Your goal — Copy everything from the line containing "Which one from" down to the end of the material below, requests included. Scale every number in the answers by 0.5, both the point coordinates and the distances, and round each to a whole number, with halves rounded up.

· · · ·

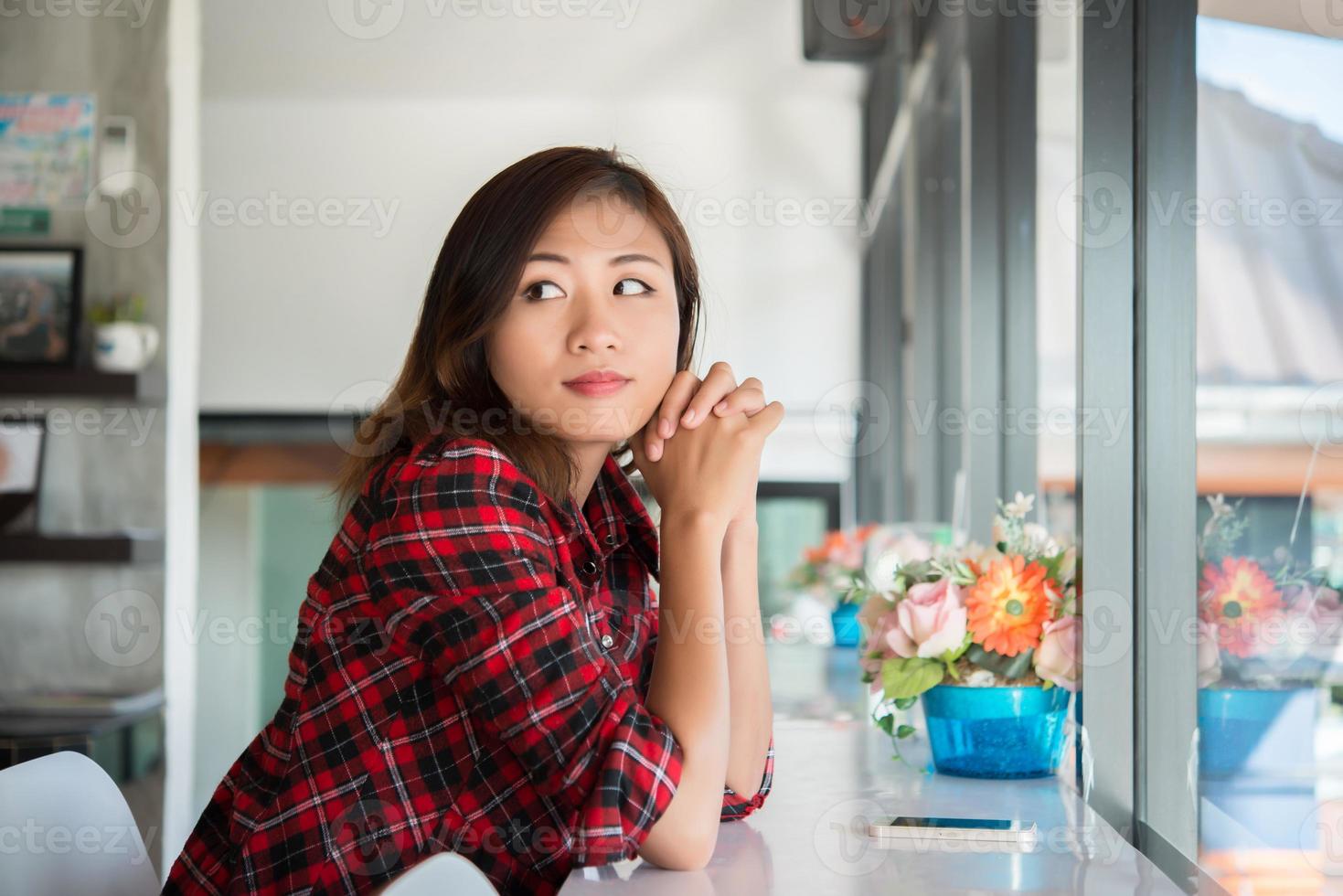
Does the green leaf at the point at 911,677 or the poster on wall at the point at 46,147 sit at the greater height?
the poster on wall at the point at 46,147

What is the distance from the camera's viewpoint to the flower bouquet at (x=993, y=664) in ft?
3.96

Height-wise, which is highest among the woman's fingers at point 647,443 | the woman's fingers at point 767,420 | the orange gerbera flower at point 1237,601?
the woman's fingers at point 767,420

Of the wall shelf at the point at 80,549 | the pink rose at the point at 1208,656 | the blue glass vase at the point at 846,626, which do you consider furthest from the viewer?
the wall shelf at the point at 80,549

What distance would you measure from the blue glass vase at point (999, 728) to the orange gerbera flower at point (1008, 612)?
1.9 inches

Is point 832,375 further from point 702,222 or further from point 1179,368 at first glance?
point 1179,368

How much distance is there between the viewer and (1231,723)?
948mm

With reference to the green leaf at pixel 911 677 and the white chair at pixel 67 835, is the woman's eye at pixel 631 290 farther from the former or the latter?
the white chair at pixel 67 835

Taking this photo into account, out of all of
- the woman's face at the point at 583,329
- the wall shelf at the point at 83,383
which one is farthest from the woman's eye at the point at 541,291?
the wall shelf at the point at 83,383

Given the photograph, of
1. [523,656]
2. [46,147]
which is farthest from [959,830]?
[46,147]

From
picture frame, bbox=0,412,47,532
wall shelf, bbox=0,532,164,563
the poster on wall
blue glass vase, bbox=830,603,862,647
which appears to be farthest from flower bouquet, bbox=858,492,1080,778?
the poster on wall

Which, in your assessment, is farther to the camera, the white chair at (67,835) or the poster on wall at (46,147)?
the poster on wall at (46,147)

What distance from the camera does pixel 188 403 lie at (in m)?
3.19

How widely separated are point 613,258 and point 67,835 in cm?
68

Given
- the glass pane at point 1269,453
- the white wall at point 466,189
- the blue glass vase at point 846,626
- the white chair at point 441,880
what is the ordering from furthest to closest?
1. the white wall at point 466,189
2. the blue glass vase at point 846,626
3. the glass pane at point 1269,453
4. the white chair at point 441,880
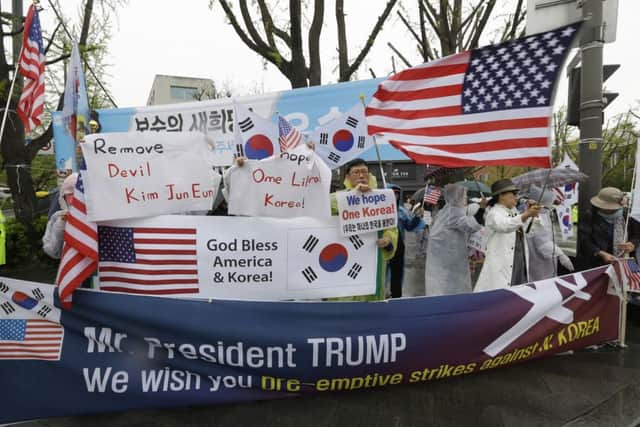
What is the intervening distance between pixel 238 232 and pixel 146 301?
0.79 m

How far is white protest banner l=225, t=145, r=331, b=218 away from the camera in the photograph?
319 cm

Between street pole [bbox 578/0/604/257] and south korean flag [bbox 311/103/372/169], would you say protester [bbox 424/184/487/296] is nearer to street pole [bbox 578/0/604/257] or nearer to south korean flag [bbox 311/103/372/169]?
south korean flag [bbox 311/103/372/169]

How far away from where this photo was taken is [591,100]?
4.54 m

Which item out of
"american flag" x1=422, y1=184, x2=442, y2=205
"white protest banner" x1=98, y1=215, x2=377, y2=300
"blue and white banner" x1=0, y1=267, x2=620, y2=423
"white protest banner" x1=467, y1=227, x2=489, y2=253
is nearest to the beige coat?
"white protest banner" x1=467, y1=227, x2=489, y2=253

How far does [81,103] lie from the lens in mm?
4488

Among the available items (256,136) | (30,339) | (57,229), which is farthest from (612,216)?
(30,339)

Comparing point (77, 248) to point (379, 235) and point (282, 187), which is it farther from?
point (379, 235)

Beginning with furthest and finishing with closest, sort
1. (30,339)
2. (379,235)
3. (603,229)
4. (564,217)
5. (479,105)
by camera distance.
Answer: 1. (564,217)
2. (603,229)
3. (379,235)
4. (479,105)
5. (30,339)

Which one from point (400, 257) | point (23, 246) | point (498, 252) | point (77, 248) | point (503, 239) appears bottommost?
point (23, 246)

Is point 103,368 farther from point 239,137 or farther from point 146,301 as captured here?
point 239,137

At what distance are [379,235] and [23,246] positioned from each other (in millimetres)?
8538

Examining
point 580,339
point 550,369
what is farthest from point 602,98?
point 550,369

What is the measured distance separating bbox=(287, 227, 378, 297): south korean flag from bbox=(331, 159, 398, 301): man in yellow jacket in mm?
111

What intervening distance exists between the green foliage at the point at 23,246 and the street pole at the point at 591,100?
9877mm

· · · ·

The reply —
Which one from point (400, 257) | point (23, 246) | point (498, 252) | point (77, 248) | point (503, 239) appears bottommost?
point (12, 123)

Is point 103,368 farther from point 239,137 or farther from point 146,301 as captured here?
point 120,69

At what distance are [379,235] and [23,246] positioned from each other (in millimetres)?
4269

Examining
point 580,339
point 550,369
what is farthest from point 602,98?
point 275,185

What is the measured distance separating bbox=(287, 227, 378, 297): south korean flag from bbox=(331, 159, 398, 301): man in yellow jacket in mm?
56

What intervening distance exists between the green foliage at the point at 23,246 and the street pole at the point at 591,100?
4939mm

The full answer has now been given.